So here's the thing. Exposure Therapy for OCD is asking you to do what you don't want to do. If it were in flow chart form it would be boiled down to "Don't want to do it? Do it." This can be a hard sell. I pity the poor Exposure Therapists who get to present this to someone suffering with obsessions and compulsions.
In my last post I wrote about delaying getting on the computer, and doing this as an Exposure. Why would I do this? I feel anxious when I don't turn the computer on. I have too much time to ruminate about my anxieties if I am not distracting myself. But there is part of me that has dreams, and wants to live my life, not live the life OCD chooses for me.
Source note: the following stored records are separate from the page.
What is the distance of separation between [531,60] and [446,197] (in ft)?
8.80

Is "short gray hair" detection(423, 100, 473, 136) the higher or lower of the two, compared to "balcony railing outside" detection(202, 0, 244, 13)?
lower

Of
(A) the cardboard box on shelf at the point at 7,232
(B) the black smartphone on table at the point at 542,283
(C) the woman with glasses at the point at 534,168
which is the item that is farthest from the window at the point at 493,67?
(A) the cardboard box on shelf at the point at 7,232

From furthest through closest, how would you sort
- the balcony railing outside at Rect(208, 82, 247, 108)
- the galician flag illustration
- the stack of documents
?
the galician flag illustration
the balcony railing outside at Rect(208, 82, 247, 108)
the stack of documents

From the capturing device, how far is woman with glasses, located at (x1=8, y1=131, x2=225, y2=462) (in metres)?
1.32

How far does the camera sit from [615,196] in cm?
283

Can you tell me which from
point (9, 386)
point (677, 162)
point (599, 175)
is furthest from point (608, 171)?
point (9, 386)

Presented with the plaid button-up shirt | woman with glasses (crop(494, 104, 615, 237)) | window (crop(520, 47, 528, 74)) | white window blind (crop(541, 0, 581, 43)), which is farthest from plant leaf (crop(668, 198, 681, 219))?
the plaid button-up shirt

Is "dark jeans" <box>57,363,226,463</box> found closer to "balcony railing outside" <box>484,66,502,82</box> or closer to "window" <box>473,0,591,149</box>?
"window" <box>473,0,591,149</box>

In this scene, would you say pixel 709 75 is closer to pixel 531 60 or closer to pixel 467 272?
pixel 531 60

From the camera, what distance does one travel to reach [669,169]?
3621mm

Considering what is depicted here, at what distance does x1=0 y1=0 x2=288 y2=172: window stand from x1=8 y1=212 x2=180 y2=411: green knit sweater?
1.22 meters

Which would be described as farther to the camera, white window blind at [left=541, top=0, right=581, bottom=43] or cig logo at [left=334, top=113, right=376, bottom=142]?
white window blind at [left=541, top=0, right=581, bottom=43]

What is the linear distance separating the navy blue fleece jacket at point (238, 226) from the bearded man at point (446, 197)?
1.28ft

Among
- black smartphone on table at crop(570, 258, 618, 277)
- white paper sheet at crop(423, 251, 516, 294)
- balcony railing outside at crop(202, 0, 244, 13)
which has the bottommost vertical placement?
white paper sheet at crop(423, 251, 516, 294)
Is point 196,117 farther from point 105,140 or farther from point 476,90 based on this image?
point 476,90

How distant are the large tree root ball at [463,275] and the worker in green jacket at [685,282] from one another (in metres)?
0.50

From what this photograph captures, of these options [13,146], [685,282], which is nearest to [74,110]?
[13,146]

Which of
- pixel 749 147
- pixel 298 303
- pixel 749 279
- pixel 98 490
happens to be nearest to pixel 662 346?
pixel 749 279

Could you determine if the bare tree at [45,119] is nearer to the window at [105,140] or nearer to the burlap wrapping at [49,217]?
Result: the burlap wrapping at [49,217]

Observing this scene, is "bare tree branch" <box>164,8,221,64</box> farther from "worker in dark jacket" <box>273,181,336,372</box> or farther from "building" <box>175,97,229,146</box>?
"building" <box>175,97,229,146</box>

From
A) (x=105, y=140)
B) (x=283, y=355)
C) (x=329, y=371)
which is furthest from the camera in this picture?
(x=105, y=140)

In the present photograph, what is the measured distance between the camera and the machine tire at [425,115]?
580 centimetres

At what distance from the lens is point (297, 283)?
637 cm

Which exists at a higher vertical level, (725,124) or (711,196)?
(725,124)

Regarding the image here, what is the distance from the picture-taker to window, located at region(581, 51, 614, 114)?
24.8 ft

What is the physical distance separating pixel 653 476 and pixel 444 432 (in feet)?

OCD is all about getting the anxiety level down by doing a compulsion; the rest of your life be damned.
I am not talking about being abusive, or harsh or punishing. I may take infinitely small steps in my Exposures, but it's not a race, or a TV show, and doing what I don't want to do is scary and takes courage and I have people in my life who understand that and encourage me. Exposure Therapy isn't a religion that I must follow, but a treatment that many clinicians have worked on developing over the past 40 years or so, based on observing what works. They aren't just making this stuff up.
Now, there are still gaps and shortcomings in our current treatments for OCD, but I will be writing some future posts on the history of OCD treatment, highlighting the breakthroughs and evolution of Exposure and Response Prevention Therapy. 40 years ago many thought patients with OCD were hopeless, and I want to pay tribute to those who searched for an answer, who believed hope was possible.